Former concubines' residence, once damaged by fire, due for makeover.

In the 720,000-square-meter Forbidden City - the former imperial palace in the heart of Beijing officially known as the Palace Museum - there is a courtyard with a distinctively exotic appearance.

The Palace of Prolonging Happiness, or Yanxi Gong, in the east of the palace complex, was used as the concubines' residence during the Ming (1368-1644) and Qing (1644-1911) dynasties. It was swallowed by fire in 1845, which almost destroyed the entire courtyard, except for its front gate.

Thanks to a 100 million yuan ($15 million) donation from the Ng Teng Fong Charitable Foundation, based in Hong Kong, the courtyard will soon be renovated.

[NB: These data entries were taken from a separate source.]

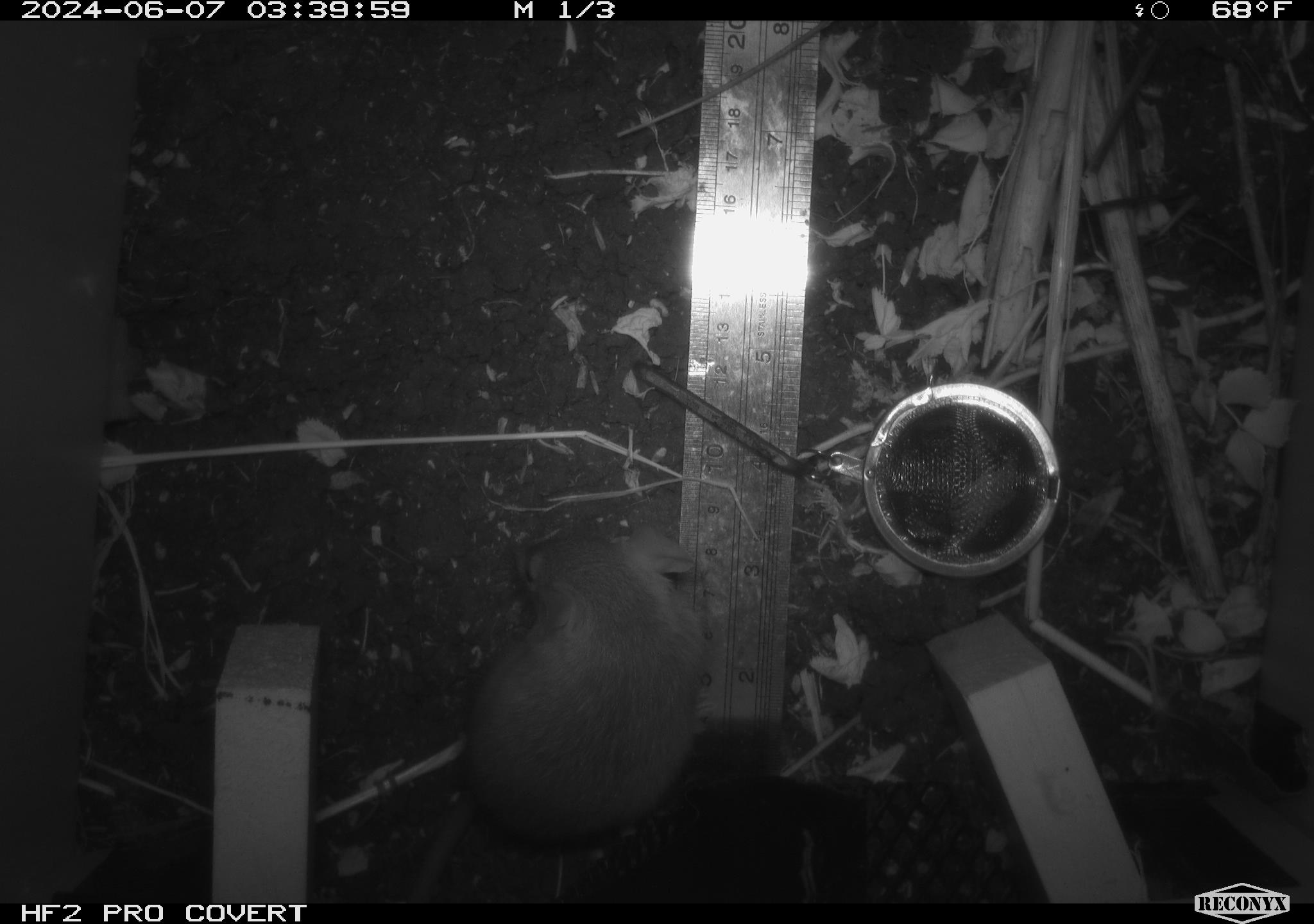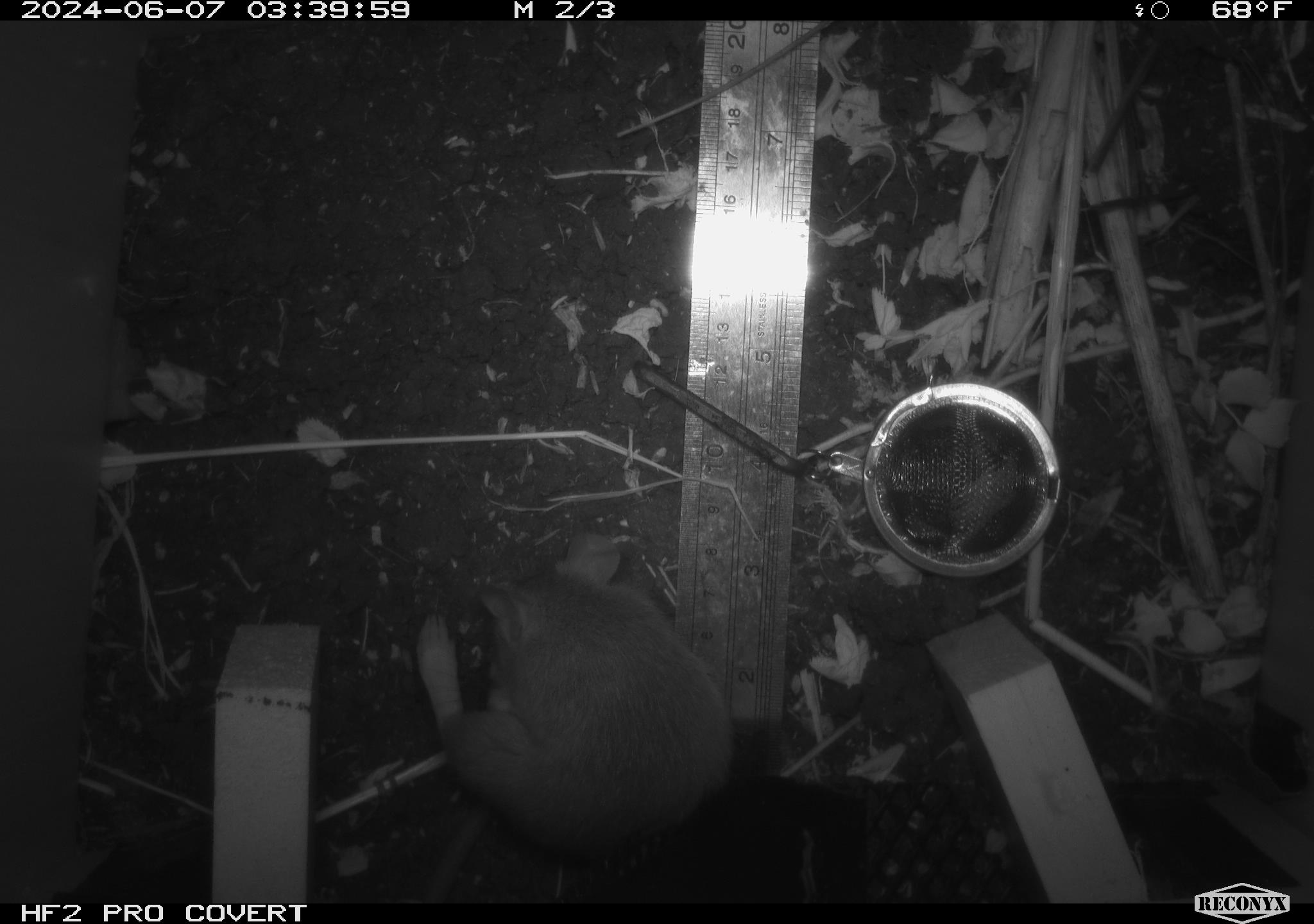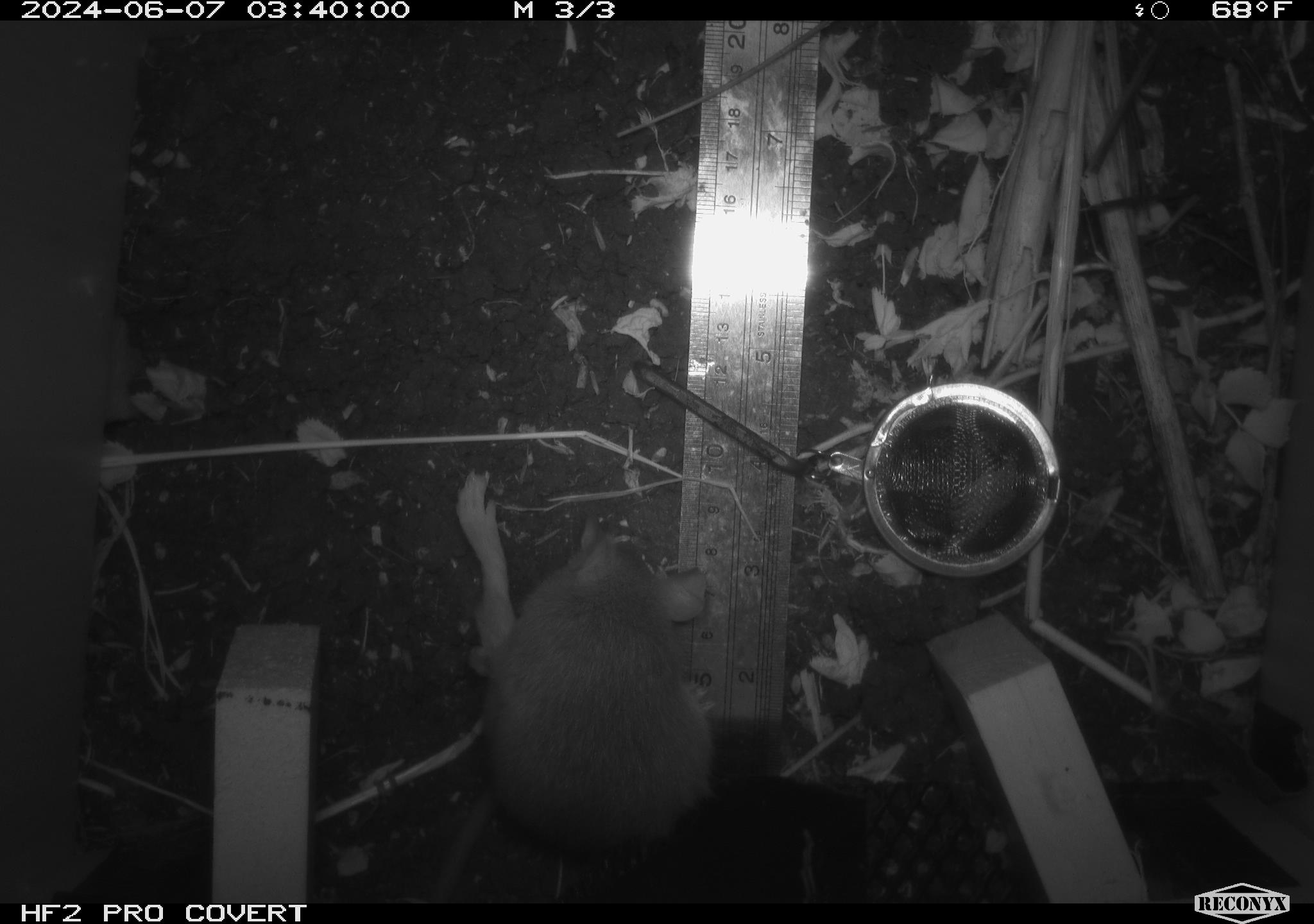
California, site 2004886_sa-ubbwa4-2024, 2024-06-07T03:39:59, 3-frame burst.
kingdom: Animalia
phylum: Chordata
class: Mammalia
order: Rodentia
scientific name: Rodentia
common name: woodrat or rat or mouse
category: woodrat or rat or mouse species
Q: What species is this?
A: Woodrat or rat or mouse species (woodrat or rat or mouse) (Rodentia).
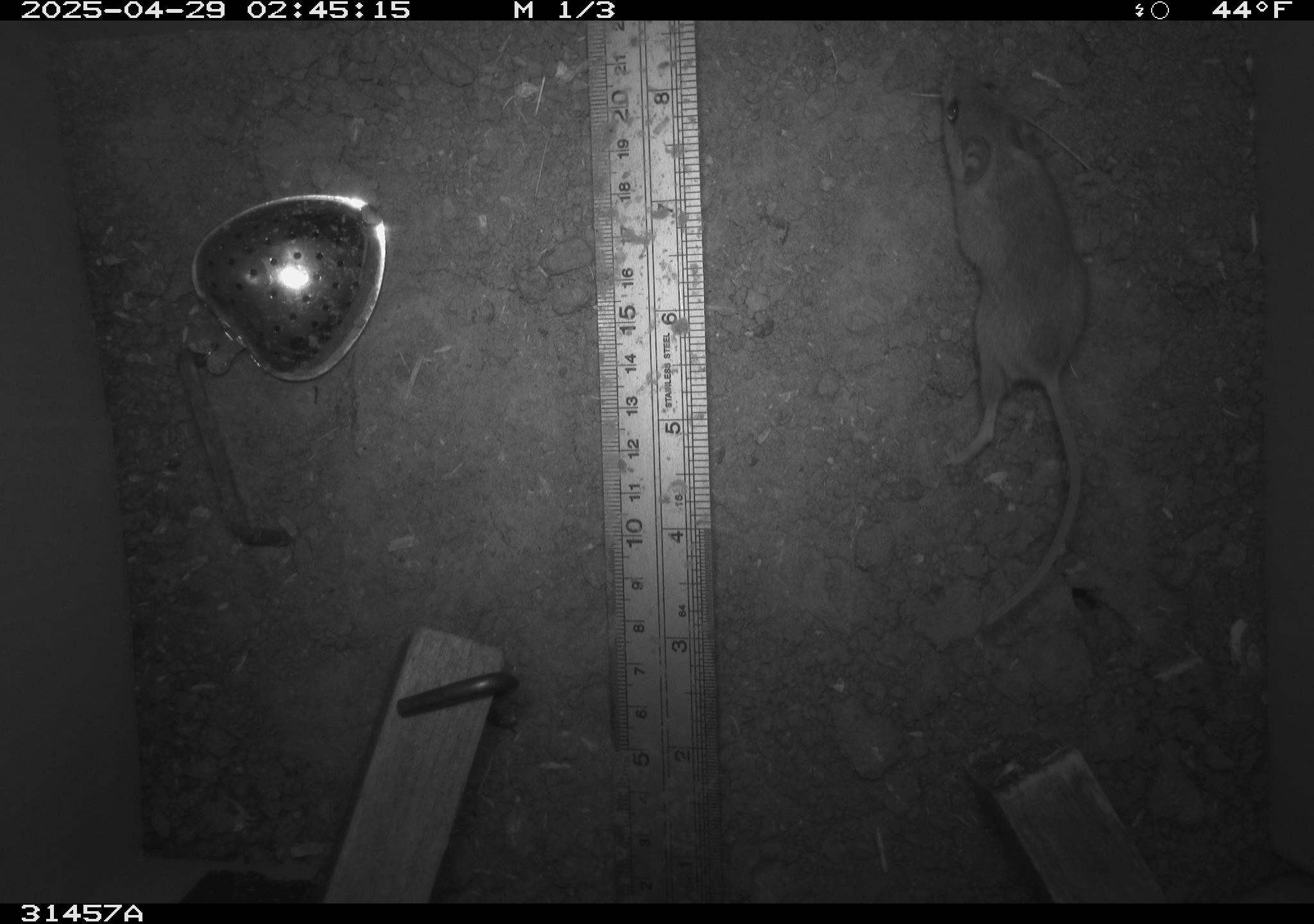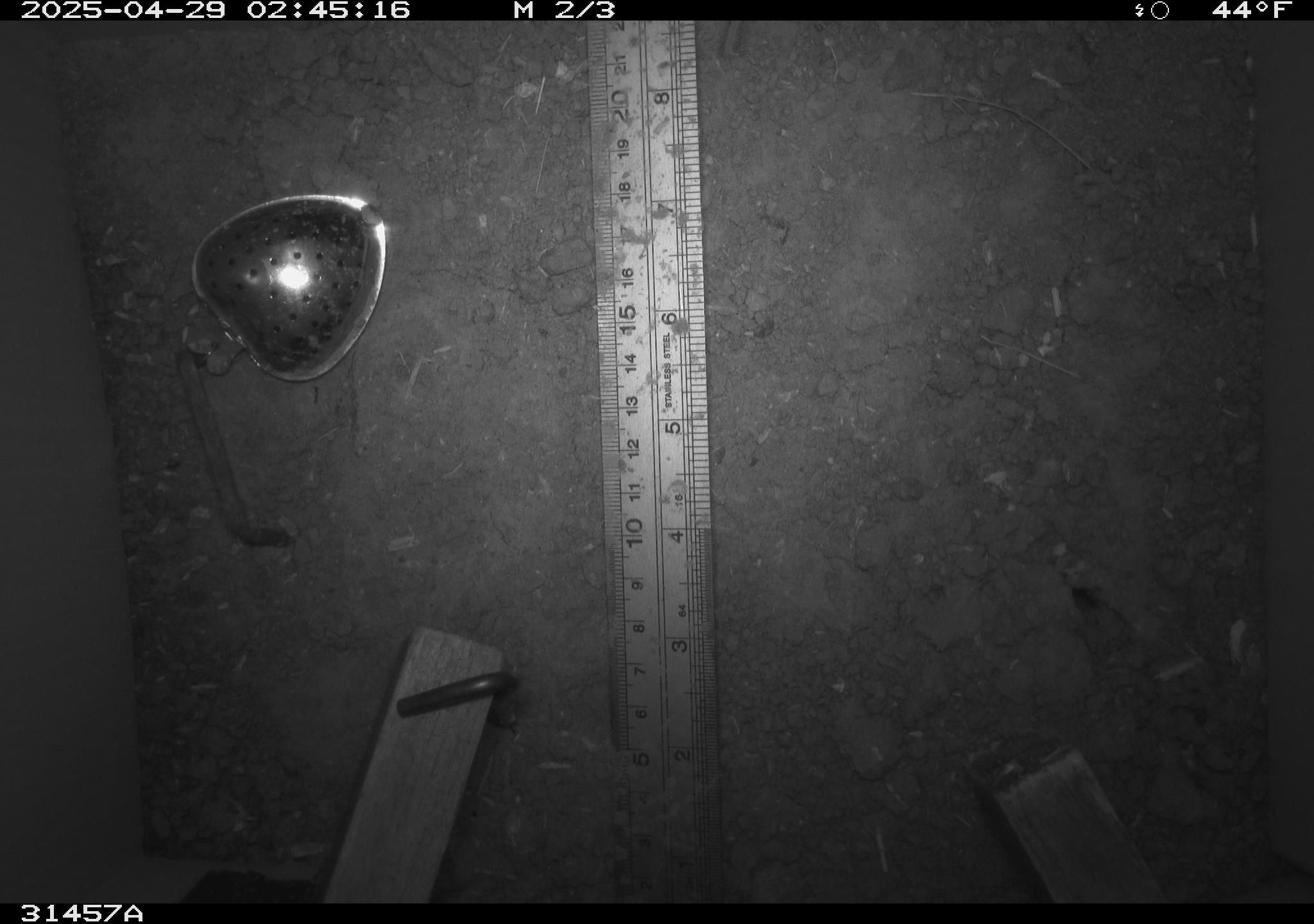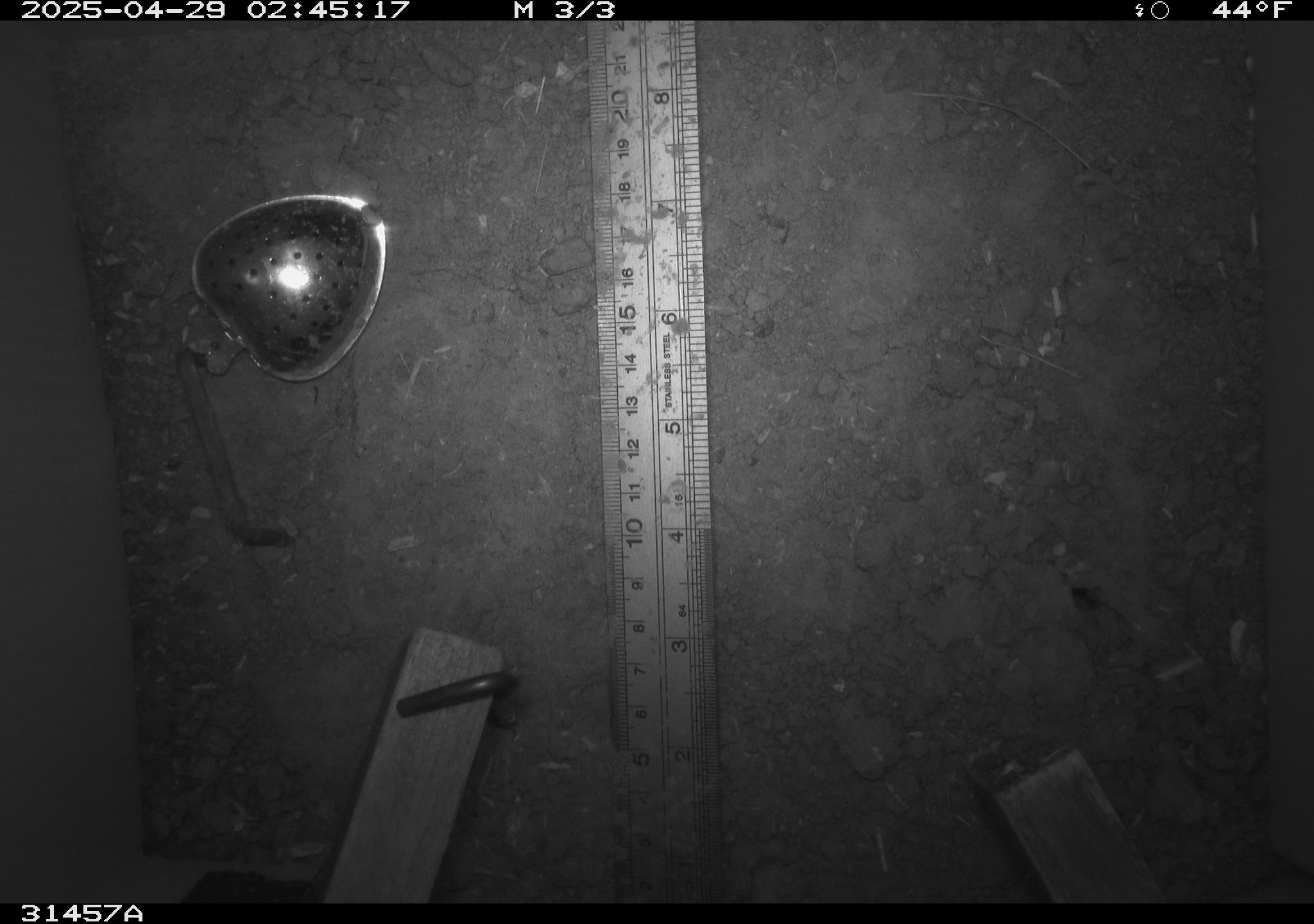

In 1909, Empress Dowager Longyu, the de facto ruler of China, ordered the construction of an aquarium on the site, which used Western-style architecture plus Chinese patterns as decorations, in the hopes that this sign of water would prevent fire in the future.

If it had been completed, it would probably have been the first modern aquarium in China. But construction was unfinished when the Qing monarchy fell, leaving abandoned stone architecture and iron frames, which can be seen by visitors today.

Cultural relic warehouses were added in the courtyard after 1925, when the Forbidden City became a public museum.

In-depth studies will follow the donation to uncover mysteries, because no original blueprint of the aquarium has been found.

According to Shan Jixiang, director of the Palace Museum, the Yanxi Gong area will be turned into an exhibition space displaying foreign cultural relics among formal royal collections, because the place reflects Sino-foreign cultural exchanges. It is expected to open in 2020.